Saturday, May 24, 2008
My musical evolution
As I find myself once more tuning through various radio stations to find just the perfect song, it strikes me how music can define ones life in terms of lyrics and rhythm. A song can bring instant recollection of summers spent at the lake (In The Summertime, Mungo Jerry), my hands sticking out the car window capturing the wind on the way home as Simon & Garfunkel's "Cecilia" blasted on the old radio. These are early memories and I could not have been older than six or seven at that time.

My early teens were spent listening to the Bee Gees, Chic and Dr. Hook, wearing gold skin-tight satin pants with incredibly high heels attempting to mimic Olivia Newton-John. It was a carefree and fun time.

My family pretty much fell victim to all sorts of dysfunction and alcoholism run rampant during my mid-teens and my musical taste went right along with it. Black Sabbath, Deep Purple and Led Zeppelin blared through my days of anger, disappointment and gave me a shield of the horrid day-to-day realities. This was also the time I got my first tattoo. Rebellion to the max!

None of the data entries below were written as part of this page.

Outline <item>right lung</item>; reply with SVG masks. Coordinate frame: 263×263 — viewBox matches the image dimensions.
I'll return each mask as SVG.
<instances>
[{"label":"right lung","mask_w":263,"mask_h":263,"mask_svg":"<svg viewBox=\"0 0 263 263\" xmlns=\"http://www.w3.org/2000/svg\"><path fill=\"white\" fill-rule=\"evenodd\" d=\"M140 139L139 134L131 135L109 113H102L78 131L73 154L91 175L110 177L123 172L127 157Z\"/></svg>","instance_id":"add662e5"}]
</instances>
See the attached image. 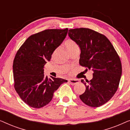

When I met the love of my life, he introduced me to classical music and Ravel's Bolero will forever remain in my memory as the song to make love to.

During the 80s (and after my first and second divorce) I wasn't really certain who I was, who or what I wanted to be; consequently, my music choices ran the gamut from Duran Duran, Aha and Eddie Money all the way to Toto, Kansas and America. I never bought entire albums, it was one song from each artist that spoke to me and that's what I stuck with. Still do today.

In the 90s I discovered jazz and R&B; George Benson, Najee, Grover Washington Jr. and Marvin Gaye. The soothing guitar rifts, caressing sax and gentle crooning calmed my frayed nerves and oft frazzled chaos that was my life.

As I survey my digital library of tunes, re-arranged to suit my every mood, I can at an instant transport to good times as well as bad. I sing along, most often out of tune, sometimes not (I can do a hell of a Marilyn Monroe. Ha!). I cry when the memory is painful, I get up and dance around my living room if the sun is shining and Huey Lewis tells me that "It's hip to be square". I can recall jumping up and down on my bed as a four-year-old when Evans & Evans lament about the year "2525". Elton John sang about Daniel on my way to the hospital to give birth to my first-born; that's the middle name he got as my first gift to him. I sang to my now last ex-husband that he would "never get my love" although En Vogue sang it much better.

Of course, the list of musical genres is endless, as are memories that shaped who I am today. I still cannot decide who I really am, maybe I should just leave it be and enjoy the variety.